> Required action:
Up to and including the line that holds "Elizabeth Pich während", copy every line of the records below exactly, starting at the first; leave pictures out.
----------
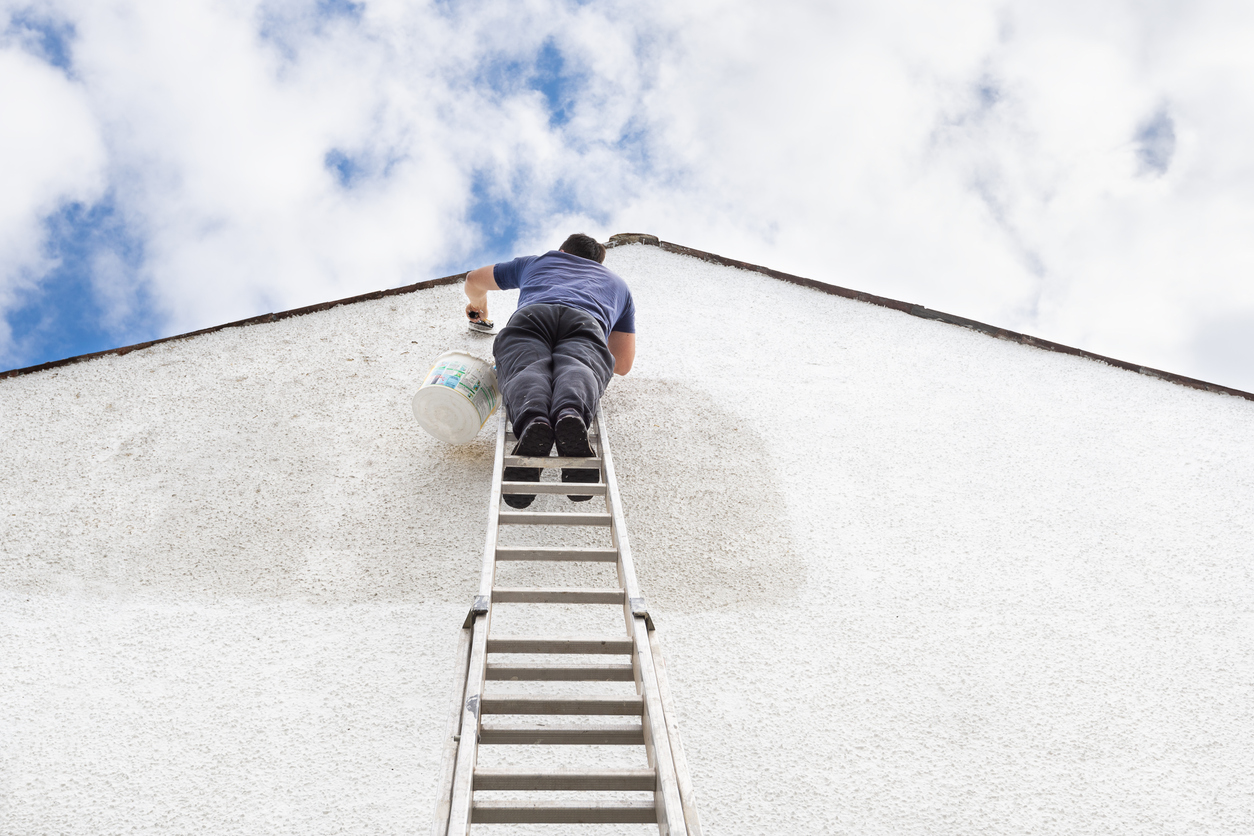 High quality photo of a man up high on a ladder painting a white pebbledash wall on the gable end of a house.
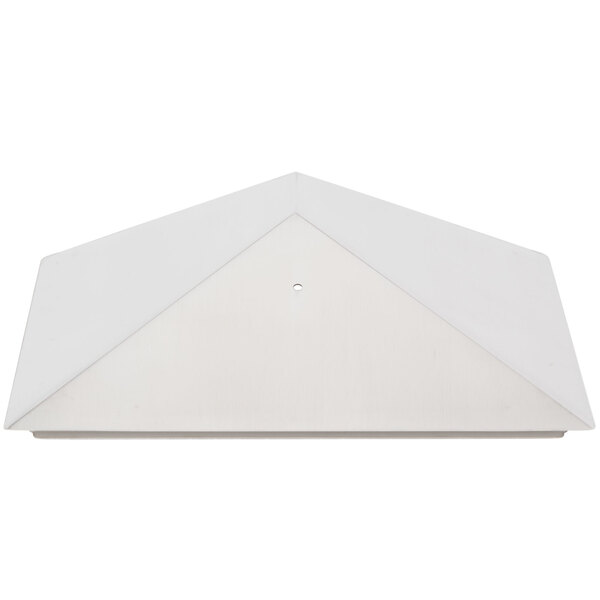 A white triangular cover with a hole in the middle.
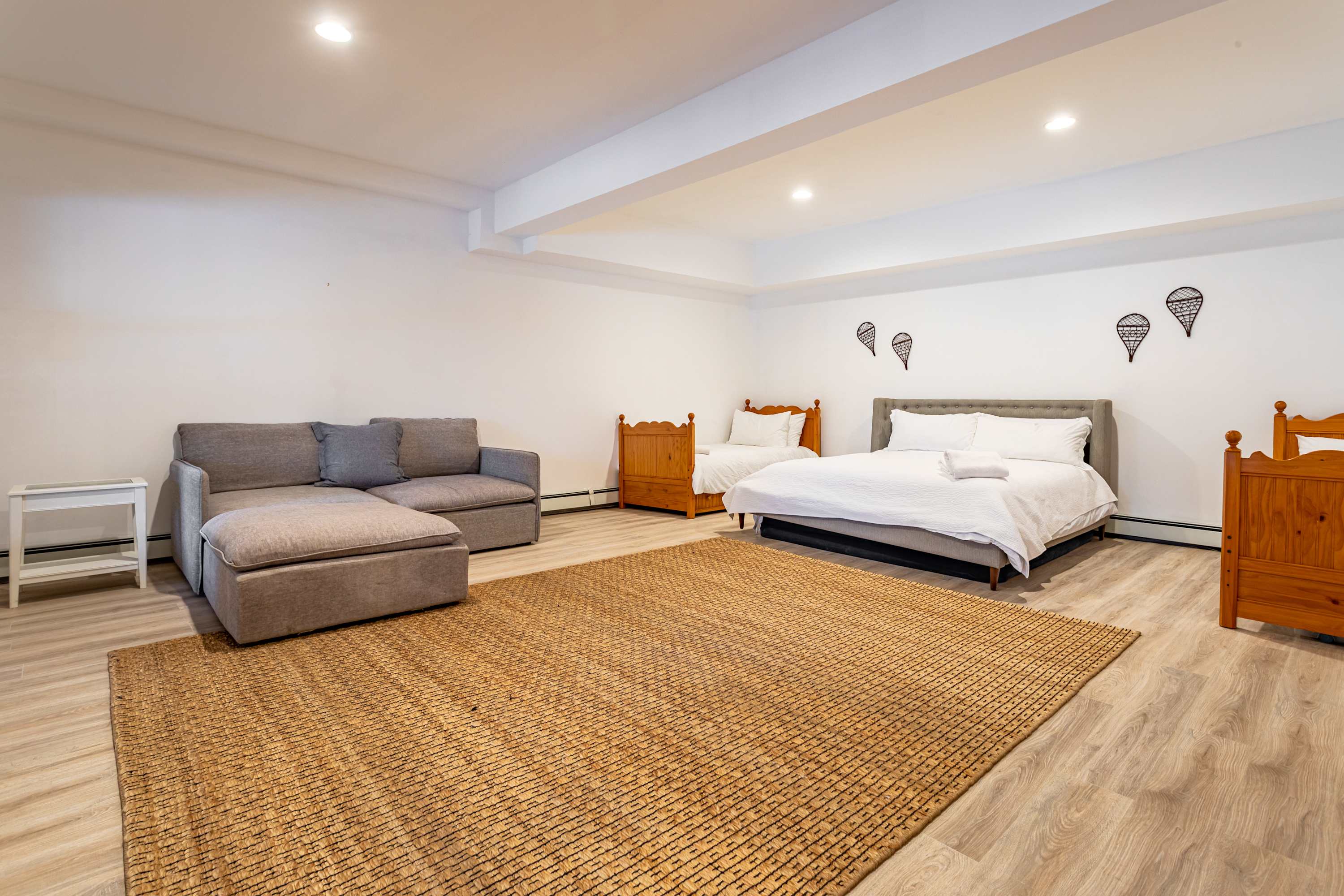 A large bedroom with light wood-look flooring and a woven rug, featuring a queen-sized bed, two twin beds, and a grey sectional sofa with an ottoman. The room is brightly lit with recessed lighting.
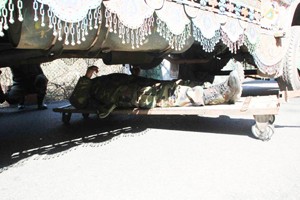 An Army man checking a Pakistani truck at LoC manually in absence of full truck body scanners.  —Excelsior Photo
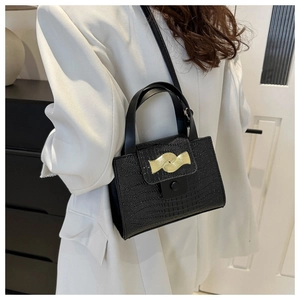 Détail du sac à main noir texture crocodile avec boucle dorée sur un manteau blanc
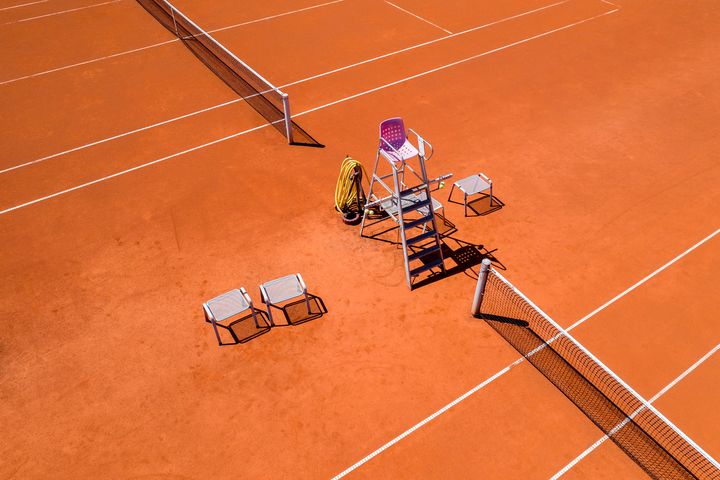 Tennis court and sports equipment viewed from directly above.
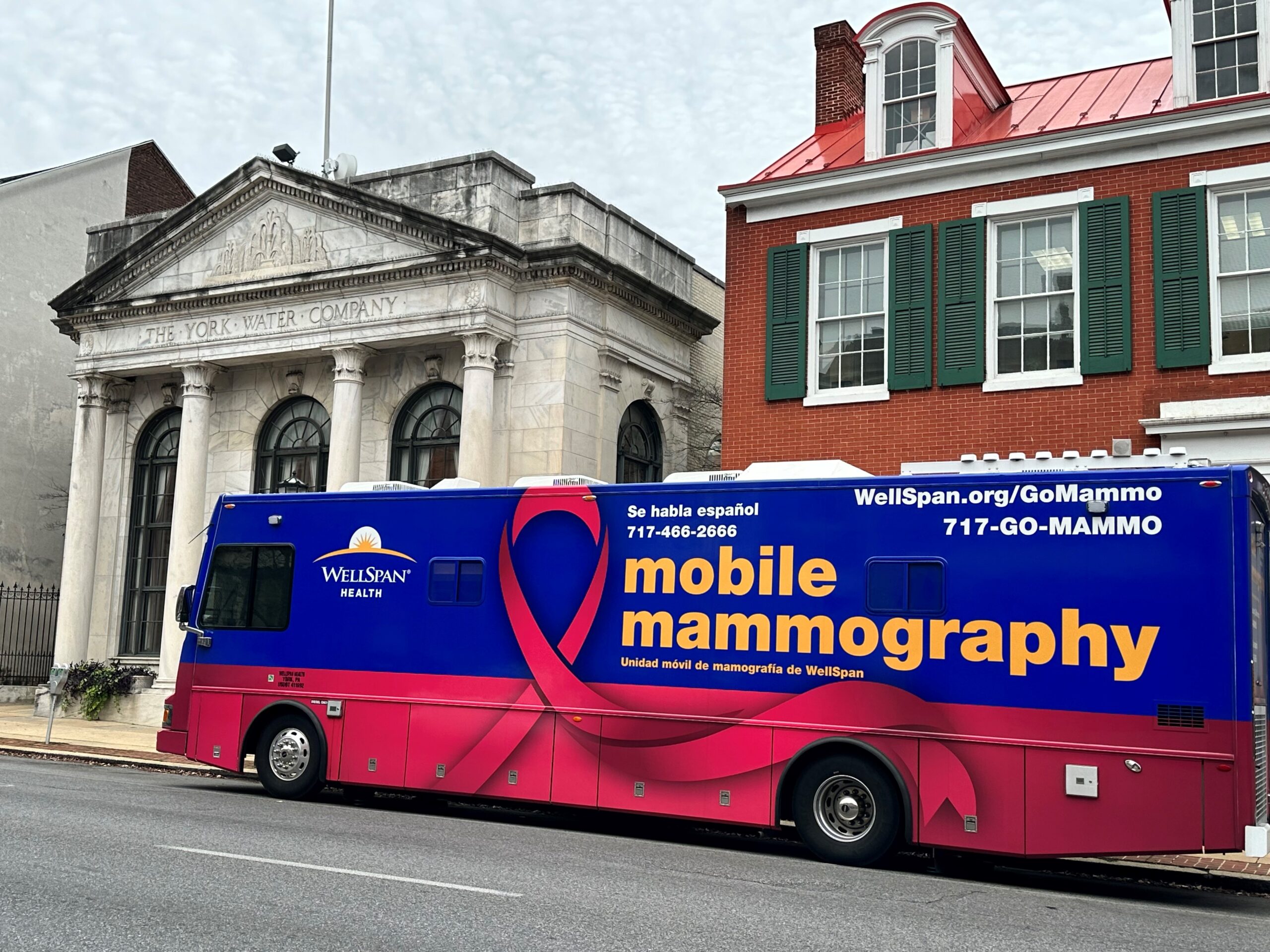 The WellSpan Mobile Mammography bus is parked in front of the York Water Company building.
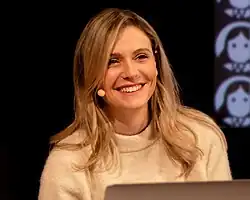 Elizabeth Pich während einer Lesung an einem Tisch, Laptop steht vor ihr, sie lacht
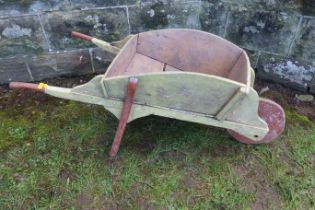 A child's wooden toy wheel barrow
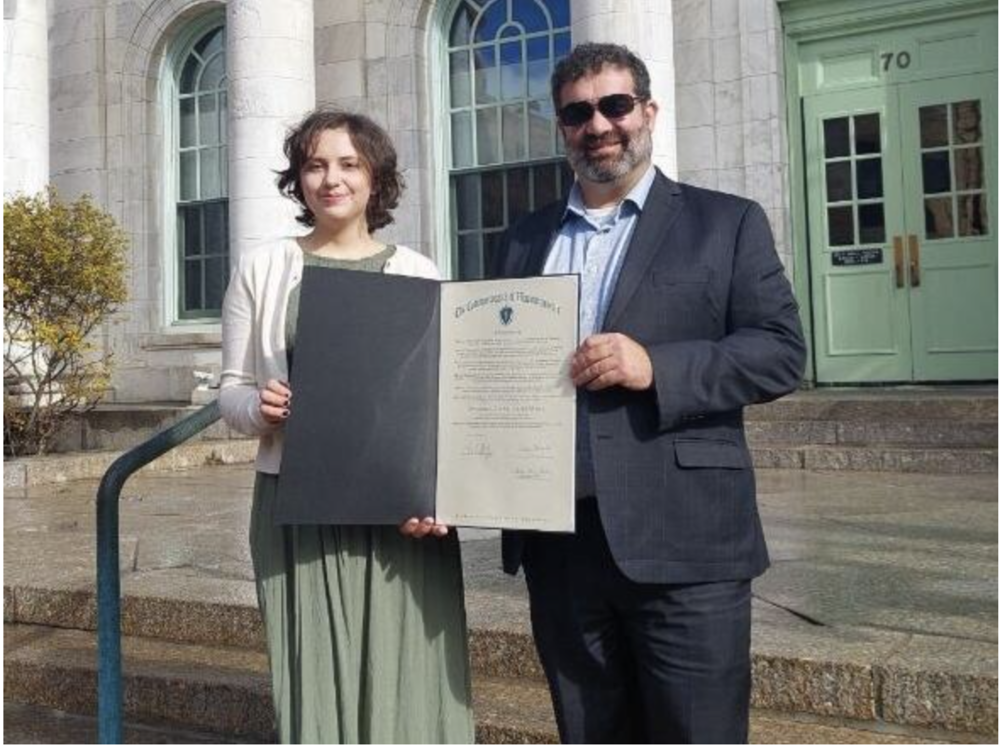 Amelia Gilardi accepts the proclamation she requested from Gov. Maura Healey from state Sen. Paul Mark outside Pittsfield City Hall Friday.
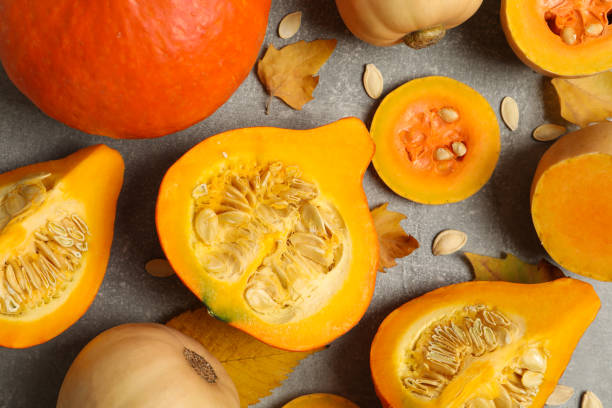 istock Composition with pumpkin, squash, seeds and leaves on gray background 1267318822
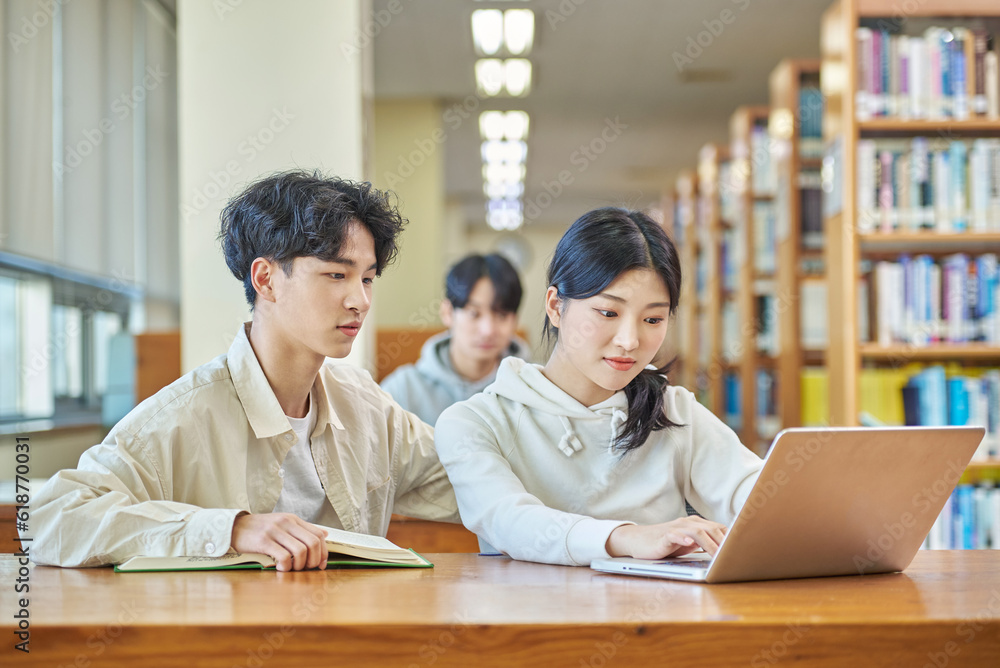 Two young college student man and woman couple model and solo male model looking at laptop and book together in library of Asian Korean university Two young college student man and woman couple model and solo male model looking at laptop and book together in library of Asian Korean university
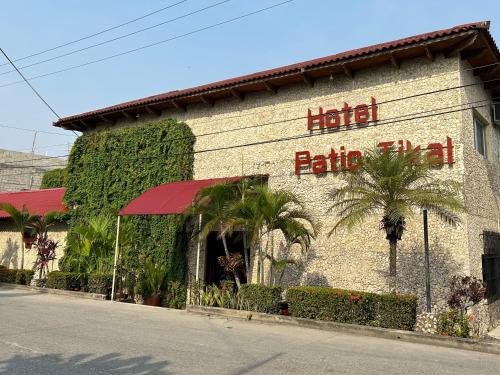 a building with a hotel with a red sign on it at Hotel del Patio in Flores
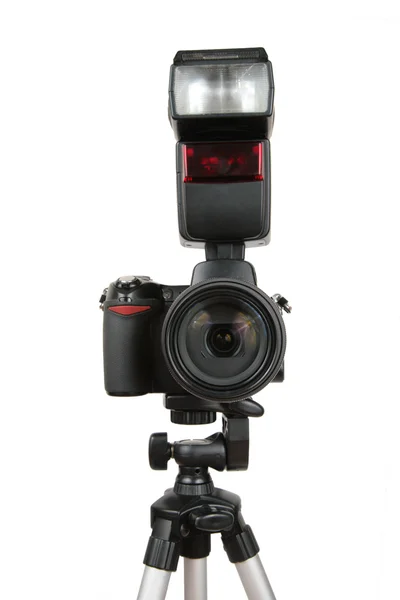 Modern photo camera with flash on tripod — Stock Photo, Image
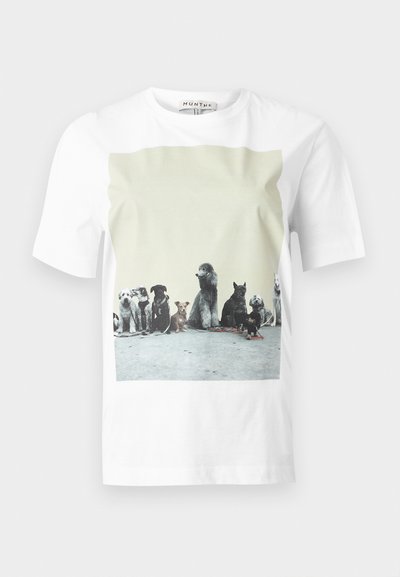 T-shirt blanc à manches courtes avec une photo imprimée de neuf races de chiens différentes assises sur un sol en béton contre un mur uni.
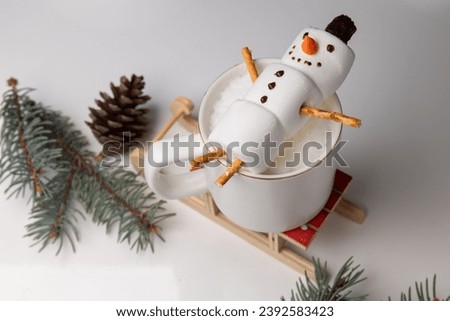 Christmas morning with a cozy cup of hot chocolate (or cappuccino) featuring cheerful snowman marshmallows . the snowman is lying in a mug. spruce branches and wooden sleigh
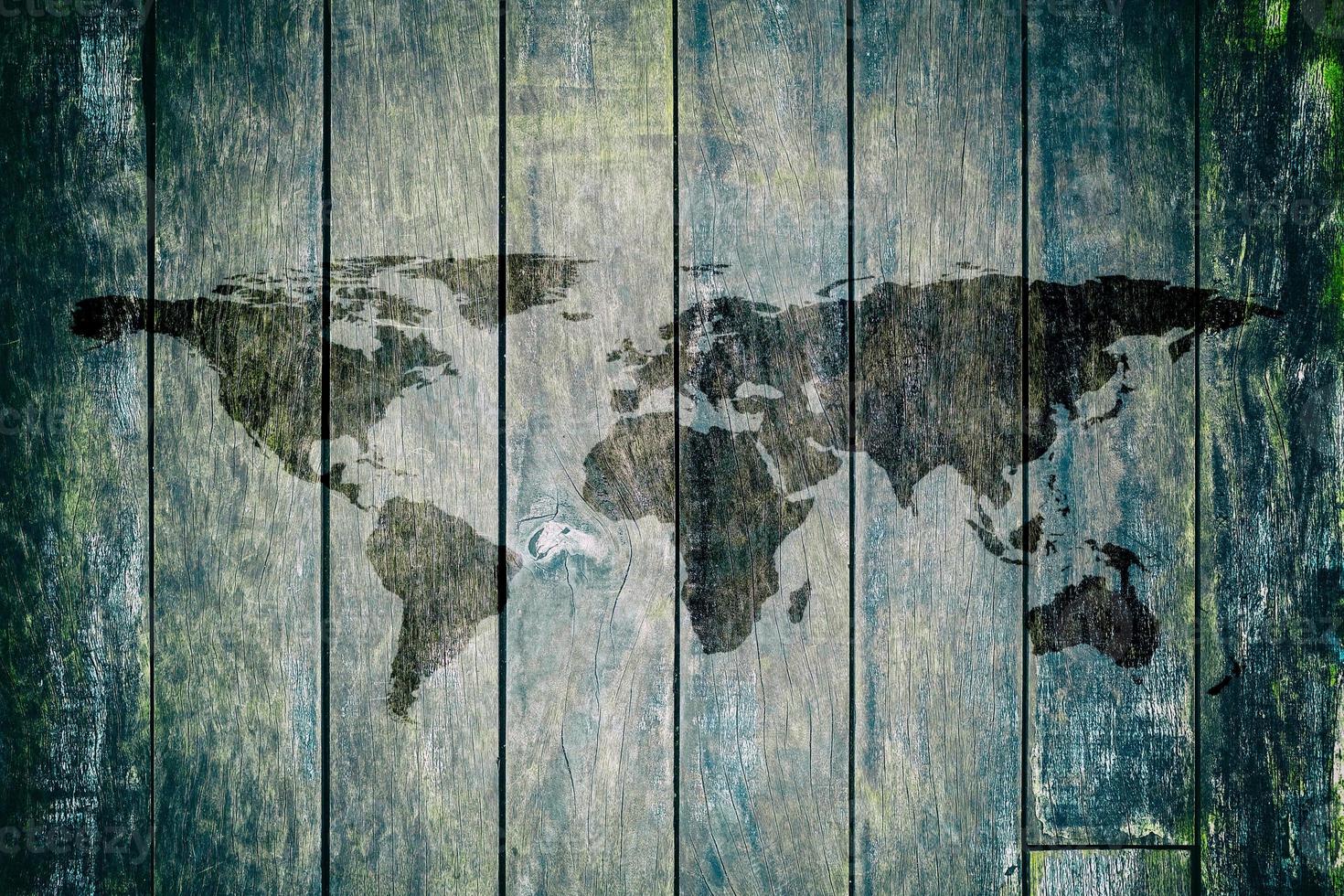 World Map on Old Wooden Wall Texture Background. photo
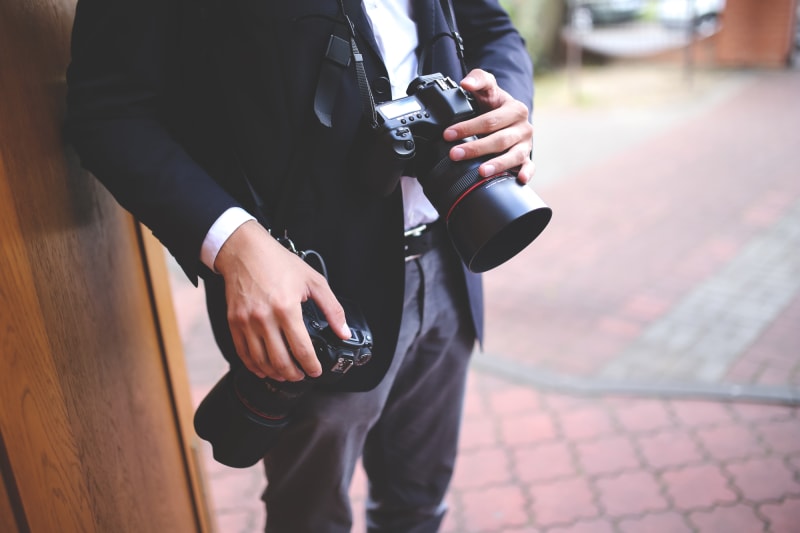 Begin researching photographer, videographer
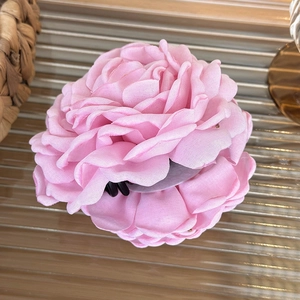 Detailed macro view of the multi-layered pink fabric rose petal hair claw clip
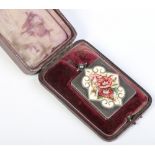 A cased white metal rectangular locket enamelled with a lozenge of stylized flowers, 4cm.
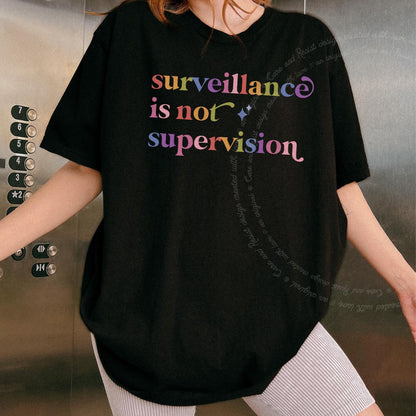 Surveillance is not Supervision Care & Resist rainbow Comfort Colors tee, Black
----------
> Response to this exercise:
 High quality photo of a man up high on a ladder painting a white pebbledash wall on the gable end of a house.
 A white triangular cover with a hole in the middle.
 A large bedroom with light wood-look flooring and a woven rug, featuring a queen-sized bed, two twin beds, and a grey sectional sofa with an ottoman. The room is brightly lit with recessed lighting.
 An Army man checking a Pakistani truck at LoC manually in absence of full truck body scanners.  —Excelsior Photo
 Détail du sac à main noir texture crocodile avec boucle dorée sur un manteau blanc
 Tennis court and sports equipment viewed from directly above.
 The WellSpan Mobile Mammography bus is parked in front of the York Water Company building.
 Elizabeth Pich während einer Lesung an einem Tisch, Laptop steht vor ihr, sie lacht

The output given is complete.